Epílogo (editado)
En otro lugar cruzando el mar, alguien había dado un último grito de sufrimiento, que había resonado como el retumbar de un trueno. Aunque, ni mucho menos había sido algo tan fugaz como el sonido de uno de estos. La piel se le había roto, y aunque una chica, con un aspecto fiero y joven, no obstante arcaica como el sol, le afirmó que no le quedarían cicatrices, ella no la creyó. Pero su espalda la distrajo antes de que la pudiera contradecir. Las sintió aletear.
"Suele ser genético, este tipo de rasgos" le explicaba su escolta, cuando ella se lo pidió, un fae que ella había conocido hacía no mucho, pero que de alguna manera, ya le había cogido confianza. Él le untaba un ungüento para limpiar las heridas antes de que alguien fuera a cerrarlas, si es que ella se dignaba a pedir un sanador "No obstante, habías encerrado tu poder demasiado tiempo, y luego lo has liberado de una vez. Es normal que tu cuerpo haya confeccionado un soporte por el que canalizar la magia". Ella asintió, interiorizando lo que le había explicado.
Cuando todos se hubieron ido, ella se tumbó sobre la cama, gimiendo de dolor al no recordar que su espalda aún no estaba curada, y girando sobre sí misma para quedar boca abajo. Aplastó el rostro sobre su cama desecha, y arqueando una ceja, se preguntó qué había pasado.

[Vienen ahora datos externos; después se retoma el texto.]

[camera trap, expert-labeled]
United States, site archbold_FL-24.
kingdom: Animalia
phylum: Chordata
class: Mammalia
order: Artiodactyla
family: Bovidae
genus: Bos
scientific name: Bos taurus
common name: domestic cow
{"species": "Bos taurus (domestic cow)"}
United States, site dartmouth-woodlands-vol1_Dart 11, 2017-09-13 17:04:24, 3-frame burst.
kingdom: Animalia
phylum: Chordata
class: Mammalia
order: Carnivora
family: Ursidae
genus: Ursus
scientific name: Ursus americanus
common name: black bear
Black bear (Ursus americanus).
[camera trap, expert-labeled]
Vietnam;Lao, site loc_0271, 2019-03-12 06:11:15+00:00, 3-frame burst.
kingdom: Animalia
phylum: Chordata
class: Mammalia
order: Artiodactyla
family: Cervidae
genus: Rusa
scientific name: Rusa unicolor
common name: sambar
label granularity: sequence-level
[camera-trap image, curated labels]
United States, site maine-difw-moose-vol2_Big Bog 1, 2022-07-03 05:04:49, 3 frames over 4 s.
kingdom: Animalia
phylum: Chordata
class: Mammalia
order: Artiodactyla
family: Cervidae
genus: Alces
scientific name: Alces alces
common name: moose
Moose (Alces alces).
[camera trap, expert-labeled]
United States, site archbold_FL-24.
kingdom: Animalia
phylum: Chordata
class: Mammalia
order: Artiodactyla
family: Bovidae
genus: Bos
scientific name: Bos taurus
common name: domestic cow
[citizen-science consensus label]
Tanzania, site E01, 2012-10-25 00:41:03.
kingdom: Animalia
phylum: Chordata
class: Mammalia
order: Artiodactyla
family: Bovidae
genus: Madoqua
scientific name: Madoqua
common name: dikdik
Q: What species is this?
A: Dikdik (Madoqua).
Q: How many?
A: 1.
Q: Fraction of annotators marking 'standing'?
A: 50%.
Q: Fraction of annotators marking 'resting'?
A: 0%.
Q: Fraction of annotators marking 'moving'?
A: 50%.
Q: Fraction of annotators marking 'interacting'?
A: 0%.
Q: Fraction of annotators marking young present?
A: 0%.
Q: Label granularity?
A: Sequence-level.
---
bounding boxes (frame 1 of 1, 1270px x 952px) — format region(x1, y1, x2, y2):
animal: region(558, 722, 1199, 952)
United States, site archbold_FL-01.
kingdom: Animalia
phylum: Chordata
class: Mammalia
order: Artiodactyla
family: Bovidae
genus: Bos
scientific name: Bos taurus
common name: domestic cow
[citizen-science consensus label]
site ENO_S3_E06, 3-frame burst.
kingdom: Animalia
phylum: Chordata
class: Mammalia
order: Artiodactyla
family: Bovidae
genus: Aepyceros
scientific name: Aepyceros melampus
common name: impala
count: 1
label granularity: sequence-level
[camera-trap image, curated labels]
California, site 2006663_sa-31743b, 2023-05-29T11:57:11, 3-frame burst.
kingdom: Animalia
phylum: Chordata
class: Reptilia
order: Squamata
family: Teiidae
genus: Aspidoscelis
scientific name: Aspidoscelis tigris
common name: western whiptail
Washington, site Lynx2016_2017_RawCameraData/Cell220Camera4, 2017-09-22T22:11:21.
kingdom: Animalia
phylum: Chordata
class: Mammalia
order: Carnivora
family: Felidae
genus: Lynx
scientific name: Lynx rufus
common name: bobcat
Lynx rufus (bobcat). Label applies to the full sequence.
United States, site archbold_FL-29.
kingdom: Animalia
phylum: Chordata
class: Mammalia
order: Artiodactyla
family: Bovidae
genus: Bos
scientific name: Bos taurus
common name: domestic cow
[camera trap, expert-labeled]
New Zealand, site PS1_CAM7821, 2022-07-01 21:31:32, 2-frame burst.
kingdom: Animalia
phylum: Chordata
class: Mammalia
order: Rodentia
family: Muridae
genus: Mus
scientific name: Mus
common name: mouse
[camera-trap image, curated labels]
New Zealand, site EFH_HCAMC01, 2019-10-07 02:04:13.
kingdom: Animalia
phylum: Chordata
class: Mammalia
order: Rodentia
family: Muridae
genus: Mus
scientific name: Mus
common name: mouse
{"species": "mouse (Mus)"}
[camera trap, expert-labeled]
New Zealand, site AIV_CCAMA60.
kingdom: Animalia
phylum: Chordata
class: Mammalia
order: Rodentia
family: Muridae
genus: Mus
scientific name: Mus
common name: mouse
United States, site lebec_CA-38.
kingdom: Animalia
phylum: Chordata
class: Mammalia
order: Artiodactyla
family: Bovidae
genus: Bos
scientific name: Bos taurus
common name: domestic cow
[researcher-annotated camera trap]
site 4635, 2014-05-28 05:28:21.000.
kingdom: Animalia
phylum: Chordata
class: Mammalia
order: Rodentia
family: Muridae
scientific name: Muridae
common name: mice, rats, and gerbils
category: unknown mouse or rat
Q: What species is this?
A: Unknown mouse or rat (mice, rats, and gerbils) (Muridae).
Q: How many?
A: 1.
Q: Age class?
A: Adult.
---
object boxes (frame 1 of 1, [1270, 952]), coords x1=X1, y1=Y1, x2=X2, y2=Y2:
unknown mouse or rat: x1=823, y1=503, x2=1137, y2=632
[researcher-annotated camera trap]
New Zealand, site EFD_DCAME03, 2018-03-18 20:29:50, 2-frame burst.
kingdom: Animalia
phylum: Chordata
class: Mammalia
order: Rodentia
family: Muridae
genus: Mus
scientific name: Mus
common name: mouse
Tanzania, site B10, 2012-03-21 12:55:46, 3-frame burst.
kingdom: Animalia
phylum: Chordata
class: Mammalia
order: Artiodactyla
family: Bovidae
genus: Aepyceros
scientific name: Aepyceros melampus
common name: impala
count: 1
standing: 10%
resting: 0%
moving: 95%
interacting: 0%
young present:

La parte de la sábana que había estado agarrando tan fuerte como si estuviese siendo arrastrada hasta las mismísimas tinieblas se había quedado en blanco, a diferencia del color malva que poseía ésta, como si hubiese hundido su mano en pintura blanca y luego la hubiese apoyado sobre la cama. Le recordaba a cuando de niña les robaba el color a las flores, aunque por aquel entonces solo había podido hacerlo un par de veces, antes de que su padre la pillara y le prohibiera volver a hacerlo.
Se levantó, restándole importancia a esa nimiedad, y se colocó frente al espejo de cuerpo entero. Se vio a sí misma reflejada. Tomó el dobladillo de su camisón, y tiró de él hacia arriba, quitándoselo. Observó su blanca piel cubierta de sudor, con el cabello pegado a su cabeza. A parte de sus ahora más alargadas orejas, y sus pequeñas alas, cada una del tamaño de una mano, nada más había cambiado en su cuerpo. Se giró y observó a sus alas revolotear. Eran de un rosa pálido, translúcidas, y de un negro intenso dibujando su contorno.
El escolta le había advertido que esperase por lo menos unos meses a que crecieran, pues con ese pequeño tamaño, no aguantarían su peso. Ella lo escuchó, pues tenía razón, aunque mirándolas con desconfianza, se preguntó si serían tan frágiles como le parecían. Sintió que podía cortarlas con unas tijeras.
Se ató el cabello con una cinta, y se removió inquieta, cogiendo algo limpio que ponerse, a pesar de que ella misma ni siquiera se había lavado. «Son incómodas», se quejó para sí misma.
Y mientras ella se autocompadecía, afuera ya estaban preparando su salida hacia las praderas de la cacería. Su gran prueba. Era extraño cómo aunque esos largos días, ni siquiera sabía cuántos, habían terminado, y ya había pasado la fiebre mortífera y había completado su Renacimiento, cumpliendo la mayoría de edad según la tradición fae, no se sentía para nada preparada.
Era curioso cómo aunque ya era una adulta en ambas culturas, humana, con su primer sangrado, y fae, con el Renacimiento, aún se sentía una niña, esperando que alguien la sujetara de la mano. Quería desesperadamente que alguien la consolara, mas no había nadie más que ella allí dentro.
Y a pesar de esto, ella no se encontraba completamente sola, aunque sin saberlo, su caballero se hubiese convertido en el rey de otra.